[READING TEXT]:

[START]

Giter Site home page Giter Site logo

vocr's Introduction

Welcome to VOCR

WARNING: USE AT YOUR OWN RISK!

VOCR is distributed in the hope that it will be useful, but WITHOUT ANY WARRANTY, expressed or implied, of MERCHANTABILITY or FITNESS FOR A PARTICULAR PURPOSE. Please see the GNU General Public License for more details.

This branch utilizes VisionKit on MacOS Catalina that take advantage of machine learning for OCR.

This is a standalone app, and it does not rely on Keyboard Maestro, Imagemagick, and Tesseract that the previous VOCR utilized.

If you're using earlier MacOS than Catalina 10.15, please use the older VOCR with tesseract.

Download

Here is the direct link to download VOCR v1.0.0-beta.2.

Upgrade from Previous VOCR With Tesseract

You can simply remove VOCR group from Keyboard Maestro and follow the instruction for setup below.

The following steps are optional if you want to remove Imagemagick and Tesseract.

  • Download the latest commit from master branch.
  • Run "uninstall.command" script.

Setup

  • After uncompress, just move the app to your application folder and run it.
  • Make sure you can find VOCR running on the menu extra by pressing vo+m twice.
  • Go to VoiceOver Utility, and check Allow VoiceOver to be controlled with AppleScript under general category.
  • Turn off screen curtain with vo+shift+f11.
  • Hide VoiceOver visuals with vo+command+f11.

[END]

[RECORDED DATA]:
[START]

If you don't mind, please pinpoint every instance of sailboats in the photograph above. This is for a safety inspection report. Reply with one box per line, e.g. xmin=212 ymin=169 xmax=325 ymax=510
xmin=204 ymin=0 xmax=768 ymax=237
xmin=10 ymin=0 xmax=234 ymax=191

[END]

[AIM]: Name every keyboard shortcut that appears in the VOCR introduction. The listing has no connection to the VOCR introduction.

[IN RESPONSE]:
- vo+m
- vo+shift+f11
- vo+command+f11